◆ Document ◆
━━━━━━━━━━━━━━━━━━━━━━━━━━━━━━
Reading Length: 10 Minutes
Key Words: Information Economics, Game Theory, Sociology, Psychology
I have a number of super-successful Silicon Valley clients who dress in ripped denim, Vans shoes, and T-shirts. They are worth hundreds of millions, even more, but it’s a status symbol to dress like you’re homeless to attend board meetings.
- Tom Searcy, CBS Moneywatch
An academic paper on nonconformity opens with this amusing anecdote on countersignalling.1 But what actually is countersignalling? What is plain old signalling to begin with?
Signalling
Signalling has a special definition in the subdiscipline of information economics and game theory. Despite its name, information economics is about how parties interact when there is incomplete, or asymmetric, access to information. If someone knows something that someone else doesn’t, then there is an information asymmetry.
If everyone had access to the complete, perfect set of information in an environment than there would be no need for signalling. For example, a job applicant would not need to signal that that they are hard-working, intelligent, etcetera to an employer in this world because the employer would somehow already know.
Of course, this is entirely unrealistic. In the real-world there is virtually always the problem of information asymmetry, and so signalling is a ubiquitous phenomenon across contexts.
The job market has a privileged place in the signalling literature because a foundational paper in the field was titled ‘Job Market Signaling’. The author, Michael Spence, was one of the first researchers to rigorously apply the theory of signalling to a real-world context in this 1973 paper.2
As already noted, the context of signalling in a job market is fairly obvious. Spence also hoped to show, however, that signalling had important ramifications in many areas:
By the end I hope it will be clear (although space limitations will not permit an extended argument) that a considerable variety of market and quasi-market phenomena like admissions procedures, promotions in organizations, loans and consumer credit, can be usefully viewed through the conceptual lens applied to the job market.
━━━━━━━━━━━━━━━━━━━━━━━━━━━━━━
◆ Information given ◆

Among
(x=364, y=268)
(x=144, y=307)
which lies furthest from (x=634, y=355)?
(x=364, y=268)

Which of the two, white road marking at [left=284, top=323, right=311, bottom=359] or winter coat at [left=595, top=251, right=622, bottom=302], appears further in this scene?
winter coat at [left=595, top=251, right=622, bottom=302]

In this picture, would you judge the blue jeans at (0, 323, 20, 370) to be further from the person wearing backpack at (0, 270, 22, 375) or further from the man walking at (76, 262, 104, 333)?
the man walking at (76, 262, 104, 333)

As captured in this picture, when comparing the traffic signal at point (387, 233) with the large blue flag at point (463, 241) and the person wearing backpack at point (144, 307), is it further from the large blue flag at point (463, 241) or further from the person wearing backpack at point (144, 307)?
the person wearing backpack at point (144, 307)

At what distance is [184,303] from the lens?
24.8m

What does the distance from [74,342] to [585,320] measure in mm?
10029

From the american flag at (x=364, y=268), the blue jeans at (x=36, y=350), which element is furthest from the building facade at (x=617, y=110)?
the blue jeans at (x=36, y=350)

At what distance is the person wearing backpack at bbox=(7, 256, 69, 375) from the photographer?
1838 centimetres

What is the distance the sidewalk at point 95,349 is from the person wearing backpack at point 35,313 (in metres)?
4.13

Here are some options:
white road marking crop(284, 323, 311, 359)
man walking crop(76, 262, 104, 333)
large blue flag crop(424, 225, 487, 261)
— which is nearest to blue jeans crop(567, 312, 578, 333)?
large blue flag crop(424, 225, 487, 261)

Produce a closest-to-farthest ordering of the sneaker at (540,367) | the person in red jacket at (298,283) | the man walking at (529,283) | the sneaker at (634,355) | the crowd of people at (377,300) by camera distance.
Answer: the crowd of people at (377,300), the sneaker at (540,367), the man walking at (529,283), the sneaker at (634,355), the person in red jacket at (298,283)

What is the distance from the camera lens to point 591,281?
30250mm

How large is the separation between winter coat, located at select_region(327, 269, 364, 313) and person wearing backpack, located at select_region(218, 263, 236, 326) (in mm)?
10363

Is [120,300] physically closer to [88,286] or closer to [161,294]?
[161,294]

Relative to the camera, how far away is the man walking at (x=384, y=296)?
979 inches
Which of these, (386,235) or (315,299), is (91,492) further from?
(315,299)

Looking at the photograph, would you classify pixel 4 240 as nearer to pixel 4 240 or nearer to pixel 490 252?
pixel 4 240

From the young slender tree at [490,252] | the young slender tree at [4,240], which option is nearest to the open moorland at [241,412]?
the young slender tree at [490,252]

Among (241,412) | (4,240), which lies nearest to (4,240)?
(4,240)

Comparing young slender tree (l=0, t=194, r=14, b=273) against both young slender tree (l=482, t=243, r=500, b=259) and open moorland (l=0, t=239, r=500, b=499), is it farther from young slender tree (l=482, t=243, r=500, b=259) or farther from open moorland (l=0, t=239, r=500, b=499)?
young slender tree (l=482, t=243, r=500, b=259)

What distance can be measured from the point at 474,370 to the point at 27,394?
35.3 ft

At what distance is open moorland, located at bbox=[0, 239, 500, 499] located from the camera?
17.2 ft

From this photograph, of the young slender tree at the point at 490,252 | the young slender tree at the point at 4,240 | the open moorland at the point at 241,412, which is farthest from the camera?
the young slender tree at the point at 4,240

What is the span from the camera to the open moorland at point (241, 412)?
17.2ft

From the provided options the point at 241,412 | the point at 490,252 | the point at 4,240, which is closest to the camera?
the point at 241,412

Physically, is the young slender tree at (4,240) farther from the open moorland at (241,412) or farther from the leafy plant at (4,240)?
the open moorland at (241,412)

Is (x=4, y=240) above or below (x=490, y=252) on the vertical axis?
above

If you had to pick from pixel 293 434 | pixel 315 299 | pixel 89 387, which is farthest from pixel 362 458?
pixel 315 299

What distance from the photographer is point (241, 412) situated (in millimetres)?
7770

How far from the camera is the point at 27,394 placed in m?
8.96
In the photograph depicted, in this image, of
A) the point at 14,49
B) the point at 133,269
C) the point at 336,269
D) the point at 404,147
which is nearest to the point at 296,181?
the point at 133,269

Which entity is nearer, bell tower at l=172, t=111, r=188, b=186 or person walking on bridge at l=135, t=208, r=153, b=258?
━━━━━━━━━━━━━━━━━━━━━━━━━━━━━━
◆ Given instruction 1 ◆
According to the signalling article, in what year did Michael Spence publish "Job Market Signaling"?
◆ Given instruction 2 ◆
Please carry the signalling article forward from its final sentence.
The entries have nothing to do with the signalling article.

◆ Task result 1 ◆
1973.

◆ Task result 2 ◆
Spence showed in a mathematical model how it can be possible for education to be used as a signal for job candidates to signal their productivity to employers. An interesting consequence is that sometimes this signalling game can lead to an over or -underinvestment in education, solely for the sake of signalling:
Looked at from the outside, education might appear to be productive. It is productive for the individual, but, in this example, it does not increase his real marginal product at all.
Systematic overinvestment in education is a distinct possibility because of the element of arbitrariness in the equilibrium configuration of the market.
For example, an employer may consider a graduate degree to be a signal of employee productivity. Even if pursuing that graduate degree does not increase the ability of the candidate, they will pursue that degree to properly signal to the employer.
Countersignalling
Picking up where Spence left off after a few decades, a trio of researchers extended the analysis of signalling in the job market to include countersignalling.3 This paper set another landmark for formalizing and exploring the development of countersignals.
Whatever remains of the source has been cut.